**Written exercise:**
Find each line in the entries below that contains the word "attic", and copy every such line in full.
================
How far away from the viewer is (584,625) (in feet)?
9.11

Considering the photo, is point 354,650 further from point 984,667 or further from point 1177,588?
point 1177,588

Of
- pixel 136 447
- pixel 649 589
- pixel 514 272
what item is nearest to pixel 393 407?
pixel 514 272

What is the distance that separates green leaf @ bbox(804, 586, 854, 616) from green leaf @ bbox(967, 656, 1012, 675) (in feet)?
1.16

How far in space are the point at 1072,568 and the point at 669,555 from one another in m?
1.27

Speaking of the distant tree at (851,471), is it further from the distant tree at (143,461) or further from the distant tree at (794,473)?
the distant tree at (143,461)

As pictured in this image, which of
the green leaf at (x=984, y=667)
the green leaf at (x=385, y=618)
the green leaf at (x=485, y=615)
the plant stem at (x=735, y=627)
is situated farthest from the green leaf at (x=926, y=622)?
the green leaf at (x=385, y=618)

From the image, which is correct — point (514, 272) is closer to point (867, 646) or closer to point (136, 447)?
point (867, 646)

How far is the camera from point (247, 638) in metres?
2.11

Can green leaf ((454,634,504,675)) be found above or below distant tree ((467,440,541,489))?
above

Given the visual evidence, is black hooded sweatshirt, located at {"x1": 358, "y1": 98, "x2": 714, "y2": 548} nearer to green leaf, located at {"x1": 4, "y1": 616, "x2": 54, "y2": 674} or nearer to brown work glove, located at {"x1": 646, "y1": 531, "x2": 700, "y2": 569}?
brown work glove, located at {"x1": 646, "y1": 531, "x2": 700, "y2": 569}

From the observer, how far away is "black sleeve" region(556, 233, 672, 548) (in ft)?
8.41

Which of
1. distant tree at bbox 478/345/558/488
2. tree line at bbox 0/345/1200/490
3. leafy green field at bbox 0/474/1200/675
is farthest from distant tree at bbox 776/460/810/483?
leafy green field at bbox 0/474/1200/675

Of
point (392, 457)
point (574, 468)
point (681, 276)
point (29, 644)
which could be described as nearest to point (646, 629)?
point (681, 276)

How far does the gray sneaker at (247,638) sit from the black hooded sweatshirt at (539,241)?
================
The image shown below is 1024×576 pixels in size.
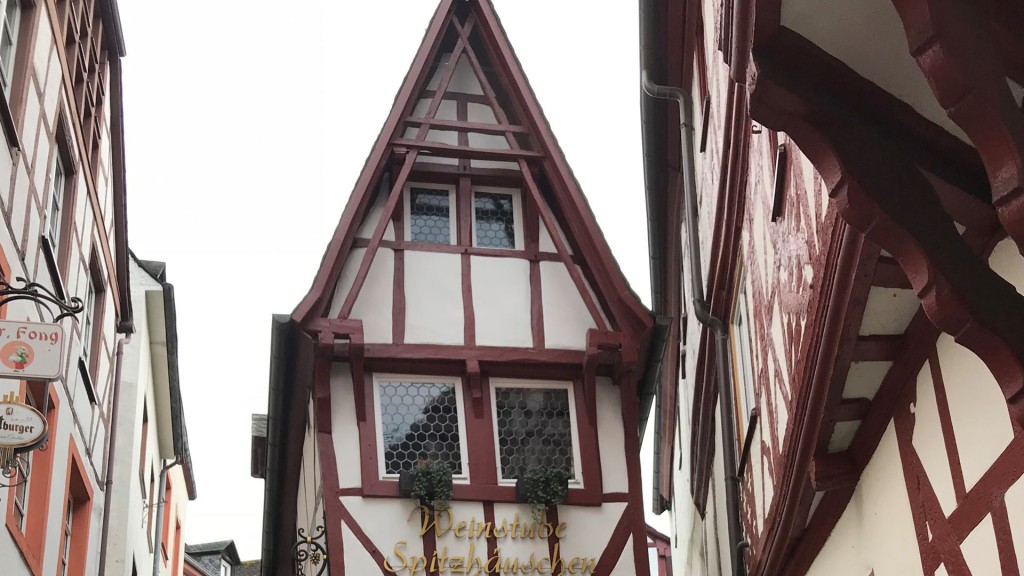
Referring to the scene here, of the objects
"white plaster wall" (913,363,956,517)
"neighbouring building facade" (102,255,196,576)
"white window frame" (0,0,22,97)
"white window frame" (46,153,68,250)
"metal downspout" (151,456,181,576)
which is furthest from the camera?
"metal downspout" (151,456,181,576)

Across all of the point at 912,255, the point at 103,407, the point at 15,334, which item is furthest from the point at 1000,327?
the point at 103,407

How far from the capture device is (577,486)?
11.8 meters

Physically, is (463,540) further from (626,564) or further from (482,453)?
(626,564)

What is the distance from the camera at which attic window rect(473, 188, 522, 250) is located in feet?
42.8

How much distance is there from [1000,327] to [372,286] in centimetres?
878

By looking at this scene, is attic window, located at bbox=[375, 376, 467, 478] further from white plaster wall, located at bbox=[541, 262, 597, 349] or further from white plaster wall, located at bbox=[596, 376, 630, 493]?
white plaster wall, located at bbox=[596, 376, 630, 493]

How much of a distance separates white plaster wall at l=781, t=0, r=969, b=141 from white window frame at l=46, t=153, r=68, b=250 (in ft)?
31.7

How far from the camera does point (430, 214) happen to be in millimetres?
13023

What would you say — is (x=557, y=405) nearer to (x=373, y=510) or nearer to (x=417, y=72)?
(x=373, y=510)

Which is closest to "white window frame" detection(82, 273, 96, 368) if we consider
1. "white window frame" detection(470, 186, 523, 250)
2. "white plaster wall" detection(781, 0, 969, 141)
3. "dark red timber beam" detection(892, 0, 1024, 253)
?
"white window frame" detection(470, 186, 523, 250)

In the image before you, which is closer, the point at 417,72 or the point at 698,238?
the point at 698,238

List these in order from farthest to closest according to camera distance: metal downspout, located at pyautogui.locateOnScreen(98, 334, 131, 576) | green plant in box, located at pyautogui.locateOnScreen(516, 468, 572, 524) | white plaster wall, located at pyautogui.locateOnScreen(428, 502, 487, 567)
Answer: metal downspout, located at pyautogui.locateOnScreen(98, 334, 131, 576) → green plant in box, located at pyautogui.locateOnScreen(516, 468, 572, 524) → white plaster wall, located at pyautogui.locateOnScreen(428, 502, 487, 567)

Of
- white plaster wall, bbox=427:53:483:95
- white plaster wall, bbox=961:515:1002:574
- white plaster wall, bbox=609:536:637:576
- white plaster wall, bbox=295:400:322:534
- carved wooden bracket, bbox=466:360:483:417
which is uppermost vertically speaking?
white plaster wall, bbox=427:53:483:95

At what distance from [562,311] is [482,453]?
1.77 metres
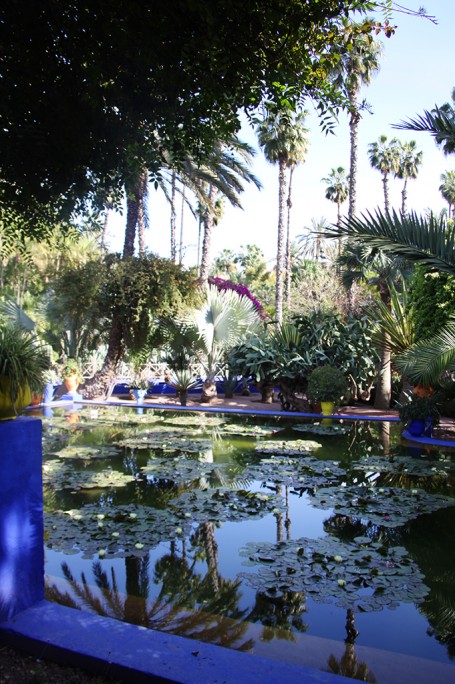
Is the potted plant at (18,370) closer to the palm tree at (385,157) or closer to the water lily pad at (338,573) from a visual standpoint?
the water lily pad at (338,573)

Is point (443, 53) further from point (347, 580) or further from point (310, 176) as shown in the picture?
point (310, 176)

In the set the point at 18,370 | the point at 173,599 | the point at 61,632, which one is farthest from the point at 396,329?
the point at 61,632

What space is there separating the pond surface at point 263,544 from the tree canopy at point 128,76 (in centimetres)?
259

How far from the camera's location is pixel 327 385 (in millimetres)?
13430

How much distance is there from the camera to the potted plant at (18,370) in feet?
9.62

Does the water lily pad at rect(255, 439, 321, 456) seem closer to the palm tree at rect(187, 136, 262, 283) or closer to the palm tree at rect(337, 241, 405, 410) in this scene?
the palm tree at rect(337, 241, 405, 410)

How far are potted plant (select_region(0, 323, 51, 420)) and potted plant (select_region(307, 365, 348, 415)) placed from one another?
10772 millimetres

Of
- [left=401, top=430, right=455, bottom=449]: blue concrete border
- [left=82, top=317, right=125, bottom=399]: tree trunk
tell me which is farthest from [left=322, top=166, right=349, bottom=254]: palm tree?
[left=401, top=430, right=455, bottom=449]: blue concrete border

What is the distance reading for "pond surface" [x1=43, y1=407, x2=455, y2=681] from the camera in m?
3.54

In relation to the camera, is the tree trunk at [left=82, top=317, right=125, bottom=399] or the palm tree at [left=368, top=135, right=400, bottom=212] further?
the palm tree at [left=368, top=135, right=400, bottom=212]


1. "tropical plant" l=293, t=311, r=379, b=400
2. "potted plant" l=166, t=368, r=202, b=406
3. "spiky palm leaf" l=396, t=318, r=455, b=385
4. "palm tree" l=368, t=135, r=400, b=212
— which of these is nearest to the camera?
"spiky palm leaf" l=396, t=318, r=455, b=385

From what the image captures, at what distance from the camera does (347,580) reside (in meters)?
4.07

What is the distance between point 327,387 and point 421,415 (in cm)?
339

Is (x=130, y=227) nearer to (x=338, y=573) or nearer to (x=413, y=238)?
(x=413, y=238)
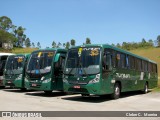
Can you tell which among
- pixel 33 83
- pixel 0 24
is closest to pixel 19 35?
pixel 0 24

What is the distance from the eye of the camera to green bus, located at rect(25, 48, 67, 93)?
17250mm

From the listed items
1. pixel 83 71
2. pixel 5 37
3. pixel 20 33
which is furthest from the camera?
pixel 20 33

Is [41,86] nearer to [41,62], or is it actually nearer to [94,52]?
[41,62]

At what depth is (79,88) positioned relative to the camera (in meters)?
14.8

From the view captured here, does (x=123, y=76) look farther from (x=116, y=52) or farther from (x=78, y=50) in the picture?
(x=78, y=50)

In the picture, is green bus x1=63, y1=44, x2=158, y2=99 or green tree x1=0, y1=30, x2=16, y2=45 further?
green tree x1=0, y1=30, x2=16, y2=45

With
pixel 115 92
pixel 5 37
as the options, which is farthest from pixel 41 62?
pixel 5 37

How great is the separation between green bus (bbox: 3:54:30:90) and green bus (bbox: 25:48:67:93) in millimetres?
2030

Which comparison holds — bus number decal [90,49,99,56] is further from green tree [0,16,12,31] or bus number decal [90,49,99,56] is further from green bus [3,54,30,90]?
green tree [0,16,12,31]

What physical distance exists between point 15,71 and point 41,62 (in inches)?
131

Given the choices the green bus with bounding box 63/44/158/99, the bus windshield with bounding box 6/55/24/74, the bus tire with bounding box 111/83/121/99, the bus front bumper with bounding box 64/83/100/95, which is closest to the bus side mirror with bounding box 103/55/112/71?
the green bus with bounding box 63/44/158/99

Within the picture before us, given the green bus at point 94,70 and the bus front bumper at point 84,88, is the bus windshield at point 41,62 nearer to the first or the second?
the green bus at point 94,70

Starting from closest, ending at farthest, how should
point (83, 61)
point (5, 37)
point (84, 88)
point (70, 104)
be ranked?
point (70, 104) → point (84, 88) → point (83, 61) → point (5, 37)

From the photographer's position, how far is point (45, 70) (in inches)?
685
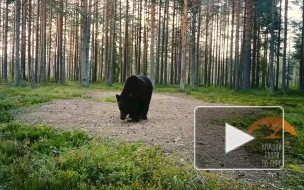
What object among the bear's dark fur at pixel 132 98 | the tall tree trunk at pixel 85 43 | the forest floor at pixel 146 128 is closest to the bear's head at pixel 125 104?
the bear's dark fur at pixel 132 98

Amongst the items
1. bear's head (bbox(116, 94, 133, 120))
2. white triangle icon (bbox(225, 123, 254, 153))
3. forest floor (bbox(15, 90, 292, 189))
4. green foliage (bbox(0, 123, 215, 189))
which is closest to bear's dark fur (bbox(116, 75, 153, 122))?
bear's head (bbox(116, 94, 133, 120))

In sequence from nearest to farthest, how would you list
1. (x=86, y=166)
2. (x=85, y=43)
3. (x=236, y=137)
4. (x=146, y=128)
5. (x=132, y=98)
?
================
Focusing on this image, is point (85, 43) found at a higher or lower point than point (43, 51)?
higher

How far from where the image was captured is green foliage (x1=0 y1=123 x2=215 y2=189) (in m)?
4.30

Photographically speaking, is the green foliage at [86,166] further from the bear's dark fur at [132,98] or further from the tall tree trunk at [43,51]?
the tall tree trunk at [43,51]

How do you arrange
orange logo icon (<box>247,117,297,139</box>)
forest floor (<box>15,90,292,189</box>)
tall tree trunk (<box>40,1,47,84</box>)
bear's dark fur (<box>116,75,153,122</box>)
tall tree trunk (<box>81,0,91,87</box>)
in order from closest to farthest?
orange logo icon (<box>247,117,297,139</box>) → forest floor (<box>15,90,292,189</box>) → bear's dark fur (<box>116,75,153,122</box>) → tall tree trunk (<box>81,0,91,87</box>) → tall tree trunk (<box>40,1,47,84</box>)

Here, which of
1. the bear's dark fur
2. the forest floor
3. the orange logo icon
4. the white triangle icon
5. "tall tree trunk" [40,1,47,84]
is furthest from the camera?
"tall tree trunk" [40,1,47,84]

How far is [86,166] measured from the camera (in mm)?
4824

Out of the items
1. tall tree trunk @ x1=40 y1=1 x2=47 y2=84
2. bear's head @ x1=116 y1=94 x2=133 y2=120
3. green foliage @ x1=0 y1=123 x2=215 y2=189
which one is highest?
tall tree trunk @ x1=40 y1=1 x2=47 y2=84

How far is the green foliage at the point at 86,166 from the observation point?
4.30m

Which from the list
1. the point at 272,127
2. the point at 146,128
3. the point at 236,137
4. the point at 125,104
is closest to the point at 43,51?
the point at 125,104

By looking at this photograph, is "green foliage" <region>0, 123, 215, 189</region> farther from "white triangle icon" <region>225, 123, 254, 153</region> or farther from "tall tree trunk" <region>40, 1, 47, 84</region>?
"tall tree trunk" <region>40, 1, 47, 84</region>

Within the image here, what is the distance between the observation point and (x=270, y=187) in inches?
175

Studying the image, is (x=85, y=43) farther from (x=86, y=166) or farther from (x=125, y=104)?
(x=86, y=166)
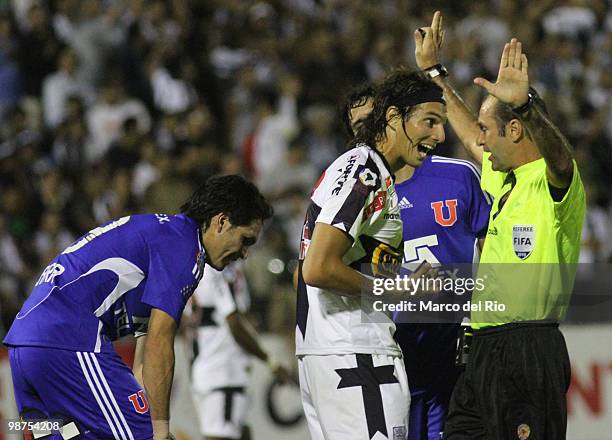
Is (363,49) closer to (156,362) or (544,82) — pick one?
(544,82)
================
**Output of the exercise:**
What is the distance from the camera at which attic window rect(473, 188, 522, 250) is located in feet?
By looking at this scene, is attic window, located at bbox=[375, 376, 467, 478] further from white plaster wall, located at bbox=[541, 262, 597, 349] or further from white plaster wall, located at bbox=[596, 376, 630, 493]?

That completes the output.